Faculty Research Mentor: Catherine Flores, Ph.D.

I am currently investigating cellular mechanisms of adoptive cellular therapy in models of brain cancer, a novel therapeutic platform that has demonstrated preclinical efficacy against medulloblastoma, brain stem glioma and high-grade glioma. I am interested in modulating host conditioning using radiotherapy in conjunction with adoptive cell therapy to improve outcomes for patients diagnosed with solid tumors that are refractory to conventional management. 

Tanya Ghosh

Faculty Research Mentor: Loic Deleyrolle, Ph.D.

Research Project TBD:

Zeng Jin

Faculty Research Mentor: Ryan Kolb, Ph.D.

My research focuses on the tumor microenvironment, a special niche created by the cancer cells, plays an important role in both drug resistance and metastases. My current project involves learning the role of ANGPTL4 in regulating angiogenesis, immune cell infiltration, and resistance to current anti-VEGF therapy in renal cell carcinoma.

Chayil Cyan Lattimore

Faculty Research Mentor: Kristianna Fredenburg, M.D., Ph.D.

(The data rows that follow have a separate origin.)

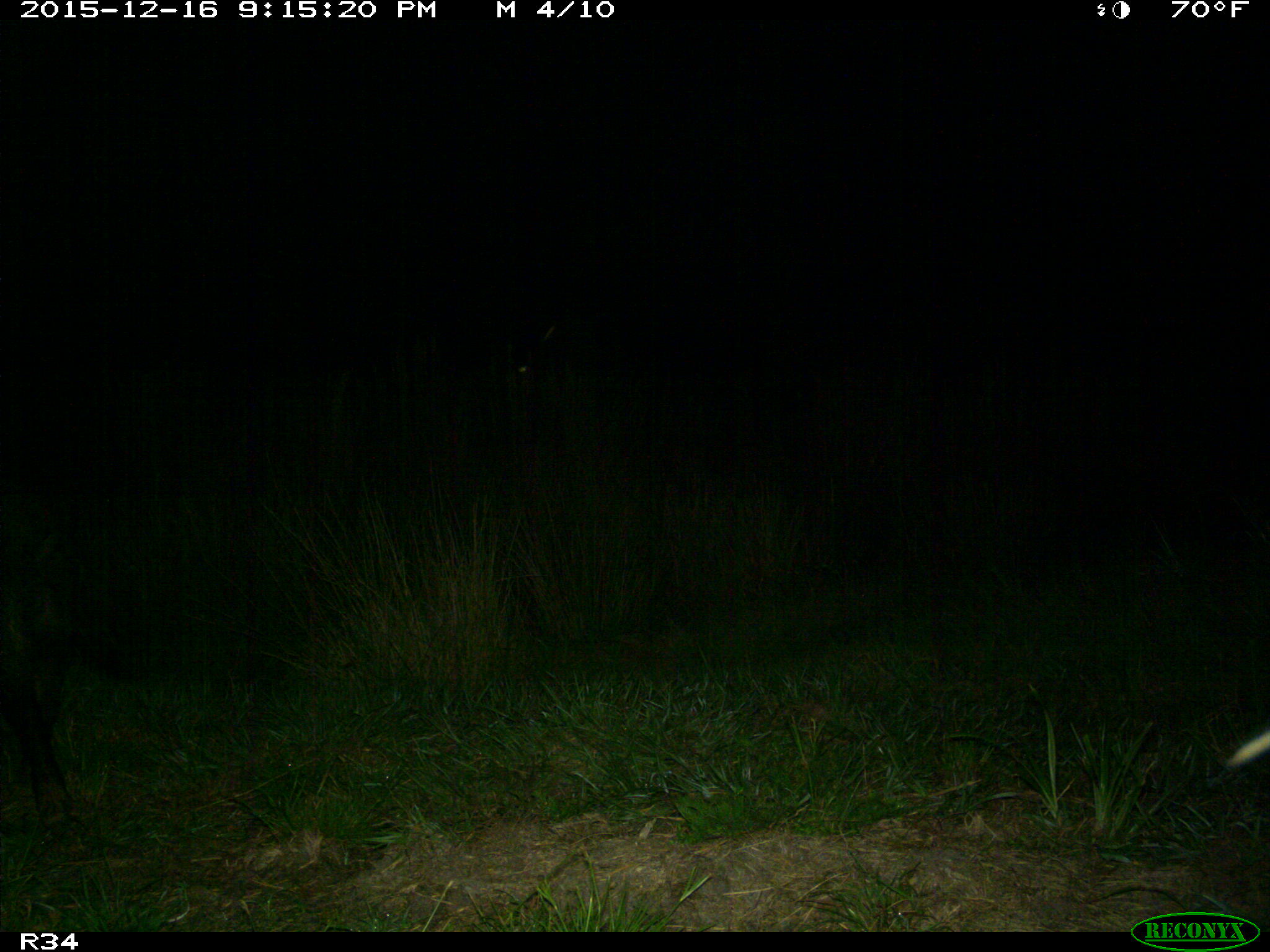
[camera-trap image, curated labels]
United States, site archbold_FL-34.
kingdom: Animalia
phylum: Chordata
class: Mammalia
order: Artiodactyla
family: Suidae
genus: Sus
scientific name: Sus scrofa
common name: wild boar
Sus scrofa (wild boar).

Our lab is involved in racial health disparities research aimed at better understanding the disease burden experienced by black patients with laryngeal squamous cell carcinoma (LSCC). My project specifically focuses on using various computational methods to investigate the molecular pathways that are potentially modulated by the differential expression of miRNAs in black versus white patients with LSCC.

Natalie Martinez

Faculty Research Mentor: Scott Tibbetts, Ph.D.

Research Project TBD

Claudia Mercado Rodriguez

Faculty Research Mentor: Christian Jobin, Ph.D.

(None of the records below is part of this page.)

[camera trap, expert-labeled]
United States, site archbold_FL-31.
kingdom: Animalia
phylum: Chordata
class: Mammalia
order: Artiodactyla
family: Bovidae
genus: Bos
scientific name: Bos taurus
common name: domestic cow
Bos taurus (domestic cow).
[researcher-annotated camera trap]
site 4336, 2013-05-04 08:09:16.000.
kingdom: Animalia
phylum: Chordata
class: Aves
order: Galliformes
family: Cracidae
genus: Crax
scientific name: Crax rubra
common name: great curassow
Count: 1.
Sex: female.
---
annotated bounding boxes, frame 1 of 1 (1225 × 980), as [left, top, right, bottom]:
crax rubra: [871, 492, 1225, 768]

My research focuses on investigating the relationship between the intestinal microbiota and DNA methylation modifications in the host, an the impact that this has in pathologies such as colorectal cancer (CRC). To do this, I use different CRC mouse models that are colonized with either commensal or pathogenic bacterial strains. I assess phenotypes using techniques like IHC and H&E staining, changes in DNA methylation using reduced representation bisulfite sequencing (RRBS) and changes in gene expression through RNA-seq. My ultimate goal is to draw a link between different colonization conditions, phenotype, DNA methylation and gene expression. 


Territope Mary Ogunmola

Faculty Research Mentor: Michael McIntosh, Ph.D.


Kimberly Pereira

Faculty Research Mentor: Jonathan Licht, M.D.

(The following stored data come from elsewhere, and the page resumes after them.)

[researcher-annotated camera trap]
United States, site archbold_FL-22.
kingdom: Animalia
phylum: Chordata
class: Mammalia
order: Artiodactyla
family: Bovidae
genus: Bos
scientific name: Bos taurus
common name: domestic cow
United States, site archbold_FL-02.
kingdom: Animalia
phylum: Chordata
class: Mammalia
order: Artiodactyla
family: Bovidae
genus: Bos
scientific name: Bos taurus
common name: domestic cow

Epigenetic abnormalities have frequently been seen to contribute to cancer. Hence, I am studying the role of the histone H2B-E76K mutation on the pathogenesis of lung cancer.

Xzaviar Solone

Faculty Research Mentor: Lizi Wu, Ph.D.

The Wu lab investigates aberrant CRTC-CREB signaling as a vulnerability in non-small cell lung cancer (NSLCL). In these cancer subtypes, the salt-inducible kinase (SIK) family may have differential roles that promote the constitutive activation of the CRTCs and subsequent lung cancer progression. My research focuses on elucidating the general relevance and mechanism of these SIK members in LKB1-inactive and LKB1-wildtype NSCLCs. 


Gregory Takacs

Faculty Research Mentor: Jeffrey Harrison, Ph.D.

The current focus of the Harrison lab is aimed at better understanding how myeloid cell populations contribute to the immune-suppressive microenvironment that is characteristic of high-grade brain tumors such as glioblastoma (GBM). My current work is directed at characterizing chemokine systems with the goal of translating our results into new therapeutic approaches for this malignant brain cancer.

Beatriz Veronese

Faculty Research Mentor: Zhe Ma, Ph.D.

My research focuses on KSHV and its associated cancers, such as Kaposi sarcoma (KS). I investigate the role of specific KSHV proteins in virus replication, immunomodulation, and pathogenesis.

Mu Yu

Faculty Research Mentor: Lizi Wu, Ph.D.

My project focus on studying the CRTC-CREB mediated transcriptional signaling pathway in LKB1-null non-small cell lung cancer (NSCLC). I’m interested in the regulators of CRTC function, including activation and degradation, in different cellular distribution and how they contribute to the NSCLC generation, proliferation, and metastasis.